Supposedly, it was not the foam per se that caused them to get heavy. The concept was to completely fill the hulls with foam -- the kind you pump in and it expands and goes everywhere when exposed to air. The foam supported the shape of those hollow, stretch-formed aluminum hulls and made them very strong. And supposedly it was the kind of foam that has closed cells that cannot absorb water. The secondary idea was that with the hulls completely filled with foam, you did not even have to worry about getting water in the hulls and did not have to worry about draining them.
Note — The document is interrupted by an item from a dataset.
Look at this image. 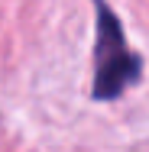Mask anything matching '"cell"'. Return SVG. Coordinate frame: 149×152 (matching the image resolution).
<instances>
[{"instance_id":"6da1fadb","label":"cell","mask_w":149,"mask_h":152,"mask_svg":"<svg viewBox=\"0 0 149 152\" xmlns=\"http://www.w3.org/2000/svg\"><path fill=\"white\" fill-rule=\"evenodd\" d=\"M143 61L126 45V32L107 3H97V45H94V88L97 100H114L139 78Z\"/></svg>"}]
</instances>
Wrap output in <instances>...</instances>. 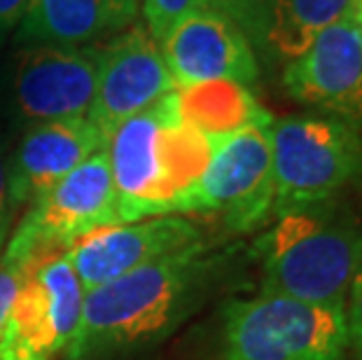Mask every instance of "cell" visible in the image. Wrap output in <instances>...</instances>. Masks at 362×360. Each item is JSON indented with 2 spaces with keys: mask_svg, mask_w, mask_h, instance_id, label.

PROBLEM: The foam usually did not entirely fill the hulls in an even way, and there would be voids here and there, and you had no way of knowing where they were -- top, bottom, front, back..... So when water got into the hulls -- as water always does -- it would collect in the voids, and there was no way to get it out.
Personally, it seemed to me that the foam also absorbed water, even though it was not supposed to.

The Sizzler did not have a problem with stones puncturing it, as far as I know. It had a sharp edge all the way around each hull, fore and aft, where the two halves of the hull were sealed with a stainless steel "U" strip. It protected it well -- you could have pulled it up onto a concrete launching ramp without hurting the boat at all. But that sharp-edged bottom also was a problem for pulling it up on beaches, because it would dig in instead of sliding on the said. Definitely had to have beach wheels.